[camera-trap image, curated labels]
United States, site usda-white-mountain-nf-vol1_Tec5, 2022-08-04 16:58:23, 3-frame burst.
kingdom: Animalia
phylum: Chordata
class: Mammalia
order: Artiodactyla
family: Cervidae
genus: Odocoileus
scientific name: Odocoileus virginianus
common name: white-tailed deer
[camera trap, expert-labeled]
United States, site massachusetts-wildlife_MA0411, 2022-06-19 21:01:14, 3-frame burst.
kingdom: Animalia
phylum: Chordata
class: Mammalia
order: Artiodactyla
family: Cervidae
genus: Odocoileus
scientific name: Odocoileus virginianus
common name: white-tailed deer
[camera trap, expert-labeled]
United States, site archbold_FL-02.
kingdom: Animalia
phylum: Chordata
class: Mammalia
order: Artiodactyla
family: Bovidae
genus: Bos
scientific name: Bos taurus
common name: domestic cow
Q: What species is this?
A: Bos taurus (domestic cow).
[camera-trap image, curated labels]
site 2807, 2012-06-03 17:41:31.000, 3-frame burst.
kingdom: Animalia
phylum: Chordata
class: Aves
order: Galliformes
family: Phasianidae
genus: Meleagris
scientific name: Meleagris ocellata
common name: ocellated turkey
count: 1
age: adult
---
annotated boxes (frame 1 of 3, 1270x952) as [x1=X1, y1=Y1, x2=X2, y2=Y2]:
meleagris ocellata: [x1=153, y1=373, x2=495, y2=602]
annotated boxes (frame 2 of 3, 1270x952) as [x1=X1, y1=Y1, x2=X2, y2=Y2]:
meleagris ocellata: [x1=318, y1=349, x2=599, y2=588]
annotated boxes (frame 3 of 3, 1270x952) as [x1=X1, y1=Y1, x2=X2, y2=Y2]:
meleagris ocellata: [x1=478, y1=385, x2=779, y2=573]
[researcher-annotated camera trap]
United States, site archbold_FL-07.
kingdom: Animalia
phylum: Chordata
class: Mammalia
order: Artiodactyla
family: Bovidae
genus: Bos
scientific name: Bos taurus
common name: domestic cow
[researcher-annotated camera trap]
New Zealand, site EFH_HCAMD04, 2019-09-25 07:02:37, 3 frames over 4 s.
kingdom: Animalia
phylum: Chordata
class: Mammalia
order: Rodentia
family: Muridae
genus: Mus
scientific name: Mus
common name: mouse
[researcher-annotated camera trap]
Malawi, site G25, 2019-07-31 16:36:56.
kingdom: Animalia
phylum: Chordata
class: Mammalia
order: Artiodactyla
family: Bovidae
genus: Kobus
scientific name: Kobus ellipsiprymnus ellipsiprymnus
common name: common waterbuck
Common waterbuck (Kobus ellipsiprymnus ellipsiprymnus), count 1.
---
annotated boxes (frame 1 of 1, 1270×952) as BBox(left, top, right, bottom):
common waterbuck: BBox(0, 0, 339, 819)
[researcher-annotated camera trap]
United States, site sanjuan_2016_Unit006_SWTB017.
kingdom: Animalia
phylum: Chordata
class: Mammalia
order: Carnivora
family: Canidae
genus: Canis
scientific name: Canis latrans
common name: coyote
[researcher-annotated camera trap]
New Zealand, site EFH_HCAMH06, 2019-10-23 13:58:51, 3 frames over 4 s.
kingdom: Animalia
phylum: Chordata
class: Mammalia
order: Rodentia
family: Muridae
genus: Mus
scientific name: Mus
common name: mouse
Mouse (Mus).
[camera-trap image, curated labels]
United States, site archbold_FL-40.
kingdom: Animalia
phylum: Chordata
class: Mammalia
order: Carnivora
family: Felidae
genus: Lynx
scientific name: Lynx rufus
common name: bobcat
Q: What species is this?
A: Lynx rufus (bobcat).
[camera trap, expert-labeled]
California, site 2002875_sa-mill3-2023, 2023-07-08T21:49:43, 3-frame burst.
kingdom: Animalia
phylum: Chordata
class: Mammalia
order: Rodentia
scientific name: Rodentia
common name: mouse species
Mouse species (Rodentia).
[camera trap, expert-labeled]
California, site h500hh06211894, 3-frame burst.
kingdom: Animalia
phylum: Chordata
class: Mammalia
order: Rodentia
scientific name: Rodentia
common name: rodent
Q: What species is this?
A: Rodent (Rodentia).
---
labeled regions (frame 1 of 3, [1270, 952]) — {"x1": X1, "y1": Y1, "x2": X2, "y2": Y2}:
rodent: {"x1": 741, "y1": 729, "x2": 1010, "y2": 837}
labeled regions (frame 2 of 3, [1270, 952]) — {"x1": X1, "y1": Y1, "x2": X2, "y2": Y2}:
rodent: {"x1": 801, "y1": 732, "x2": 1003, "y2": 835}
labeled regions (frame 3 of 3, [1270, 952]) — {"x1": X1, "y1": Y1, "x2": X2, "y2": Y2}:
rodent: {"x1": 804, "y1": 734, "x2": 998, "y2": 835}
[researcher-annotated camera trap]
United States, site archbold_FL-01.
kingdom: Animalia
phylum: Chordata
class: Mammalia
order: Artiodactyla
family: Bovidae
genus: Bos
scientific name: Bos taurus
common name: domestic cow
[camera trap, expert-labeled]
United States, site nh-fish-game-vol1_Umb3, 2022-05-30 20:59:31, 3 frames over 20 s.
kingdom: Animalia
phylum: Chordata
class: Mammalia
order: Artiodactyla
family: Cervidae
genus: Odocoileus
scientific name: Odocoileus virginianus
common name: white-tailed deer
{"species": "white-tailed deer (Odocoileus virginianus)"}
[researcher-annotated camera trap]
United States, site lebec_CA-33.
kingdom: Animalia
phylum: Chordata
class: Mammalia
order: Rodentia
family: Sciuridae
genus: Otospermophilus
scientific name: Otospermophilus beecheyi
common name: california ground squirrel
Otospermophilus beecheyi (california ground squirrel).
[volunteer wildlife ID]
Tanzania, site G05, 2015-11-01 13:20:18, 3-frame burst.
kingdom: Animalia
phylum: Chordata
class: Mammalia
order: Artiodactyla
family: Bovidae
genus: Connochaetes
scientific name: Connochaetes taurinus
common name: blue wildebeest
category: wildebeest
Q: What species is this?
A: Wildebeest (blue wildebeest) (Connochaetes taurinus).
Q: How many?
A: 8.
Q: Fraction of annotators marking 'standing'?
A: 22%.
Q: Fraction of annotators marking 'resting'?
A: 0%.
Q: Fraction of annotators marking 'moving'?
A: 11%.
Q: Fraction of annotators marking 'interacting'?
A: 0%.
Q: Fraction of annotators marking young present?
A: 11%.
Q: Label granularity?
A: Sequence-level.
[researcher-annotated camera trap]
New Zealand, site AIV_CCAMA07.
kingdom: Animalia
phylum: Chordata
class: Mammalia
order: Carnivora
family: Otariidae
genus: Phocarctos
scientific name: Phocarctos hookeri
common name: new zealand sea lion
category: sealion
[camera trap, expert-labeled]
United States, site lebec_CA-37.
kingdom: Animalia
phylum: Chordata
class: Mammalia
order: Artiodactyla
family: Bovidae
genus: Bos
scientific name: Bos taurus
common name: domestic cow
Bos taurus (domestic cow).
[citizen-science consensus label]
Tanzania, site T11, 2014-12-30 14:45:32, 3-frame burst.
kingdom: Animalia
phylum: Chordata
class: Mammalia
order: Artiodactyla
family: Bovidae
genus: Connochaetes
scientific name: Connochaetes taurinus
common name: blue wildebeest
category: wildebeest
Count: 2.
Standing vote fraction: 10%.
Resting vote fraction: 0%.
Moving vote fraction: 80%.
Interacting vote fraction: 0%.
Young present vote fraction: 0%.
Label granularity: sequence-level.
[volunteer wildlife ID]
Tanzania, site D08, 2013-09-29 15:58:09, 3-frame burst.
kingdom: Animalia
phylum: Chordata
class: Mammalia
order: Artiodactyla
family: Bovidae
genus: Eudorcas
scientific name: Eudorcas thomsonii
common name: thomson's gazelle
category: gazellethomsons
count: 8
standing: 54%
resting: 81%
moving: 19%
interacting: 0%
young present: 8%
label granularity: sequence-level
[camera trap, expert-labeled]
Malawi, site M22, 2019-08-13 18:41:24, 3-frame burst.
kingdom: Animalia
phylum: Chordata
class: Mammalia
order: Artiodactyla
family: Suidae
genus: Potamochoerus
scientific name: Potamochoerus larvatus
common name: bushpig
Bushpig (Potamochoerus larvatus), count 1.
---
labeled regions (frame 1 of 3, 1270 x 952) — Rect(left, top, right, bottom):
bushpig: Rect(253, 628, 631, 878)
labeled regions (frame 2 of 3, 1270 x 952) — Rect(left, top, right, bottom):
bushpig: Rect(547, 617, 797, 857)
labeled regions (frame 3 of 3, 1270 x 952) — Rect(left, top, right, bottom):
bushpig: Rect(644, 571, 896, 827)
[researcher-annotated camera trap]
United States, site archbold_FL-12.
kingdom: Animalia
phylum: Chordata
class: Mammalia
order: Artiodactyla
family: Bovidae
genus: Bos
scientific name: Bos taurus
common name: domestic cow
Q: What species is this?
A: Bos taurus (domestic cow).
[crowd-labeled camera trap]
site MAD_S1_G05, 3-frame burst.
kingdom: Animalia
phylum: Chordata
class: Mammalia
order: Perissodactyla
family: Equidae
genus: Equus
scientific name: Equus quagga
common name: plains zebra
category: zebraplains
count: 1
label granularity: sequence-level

━━━━━━━━━━━━━━━━━━━━

_Prompt_
Where the word "present" shows up in a line of the entries above, copy that line.

_Expected answer_
Q: Fraction of annotators marking young present?
Young present vote fraction: 0%.
young present: 8%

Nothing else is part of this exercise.